Read the text once through, relatively quickly, to get an overall sense of the piece. Then go back to the beginning and read very slowly, stopping after every sentence and asking yourself these questions:

  1. Do I understand the sentence?
    If the answer to the first question is "no", ask yourself why you don't understand it. Are there words you don't understand? Look them up in a dictionary! Are they not in the standard dictionary? Try a specialized dictionary of philosophy. If you still can't find them, are they jargon that is idiosyncratic to the author? Does the author define them? If they are idiosyncratic jargon that is not explained, you might begin to doubt whether this is a philosopher whose style you should emulate. There are quite a few, unfortunately, who fall into this category, but I'll try to protect you from the worst offenders in my courses! If you still can't understand the sentence, ask for help! Email your instructor with a question or bring it to class - you are almost certainly not the only person having trouble figuring it out.
  2. Do I believe the sentence?
    (Of course you can't answer this question if you don't understand it! So a positive answer to the first question is a prerequisite for answering the second.) If you do believe it, make a mental note not to be too forgiving of gaps in the author's arguments just because you are sympathetic to the conclusion, otherwise you'll be engaged in a form self deception. If you do not believe it, perhaps it is because you don't have any belief one way or another (ask yourself: why not?) or because you have a contrary belief (try to make that belief as explicit in your own mind as you can: it will help you as you try to formulate objections to what you are reading).

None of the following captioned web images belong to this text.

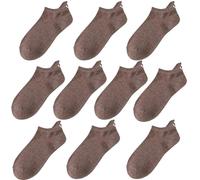 ThiCc 10 Paar Emoji-Socken für Frauen - niedlicher japanischer Stil, Baumwolle, niedrig geschnittene Socken mit gesticktem Lächeln, bequem, rutschfest, Sneaker-Socken, lässiger Alltag, braun,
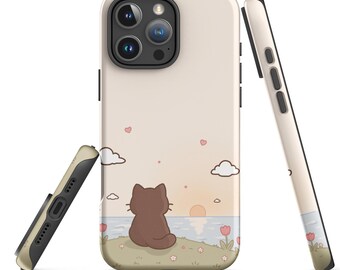 Kawaii Katze Sonnenuntergang iPhone Fall | weiche pastellästhetische Accessoires | Tough Case für iPhone®
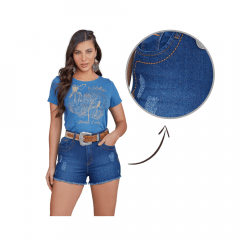 Shorts Jeans Feminina Minuty Azul Escuro Ref. 221229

  3. Does it follow from what the author has written?
    Distinguish premises from conclusions, and distinguish places where the author is presenting a view that is not his or her own, perhaps in order to refute it. You can safely skip over statements that seem to be autobiographical, anecdotal, or otherwise not part of the argumentative structure of the piece. (For example, the first paragraph of Descartes' First Meditation contains much that can be ignored, consisting mostly of the confessions of a procrastinator.) Try to assess how good an argument the author has given for or against the statement you have just read. Compare this assessment with your answer to the previous question. If you think the author appears to have given a good argument for the statement, but you disbelieve it, then think harder about what might be wrong with the argument. (Does it involve a logical mistake? What mistake? Does it rest on false premises? Which ones?) Conversely, if you think that statement is true, but the the author has given a bad argument for it, try to formulate a better argument.
The final thing to know about reading philosophy is that there are no short cuts. The subject matter is hard, the arguments are complicated, and the terrain is unfamiliar. Don't expect to get everything out of a piece of philosophy right away. It may take weeks or months to feel that you really understand what is going on. Even those of us who have made an academic career in philosophy have had the experience of rereading something that we first encountered as undergraduates, and suddenly realizing that we had not fully understood it until now, or that we have found a new way of criticizing or defending the view. Just like physical training, taking on intellectual challenges builds capacities that produce benefits many years later, even if you aren't planning a career in philosophy.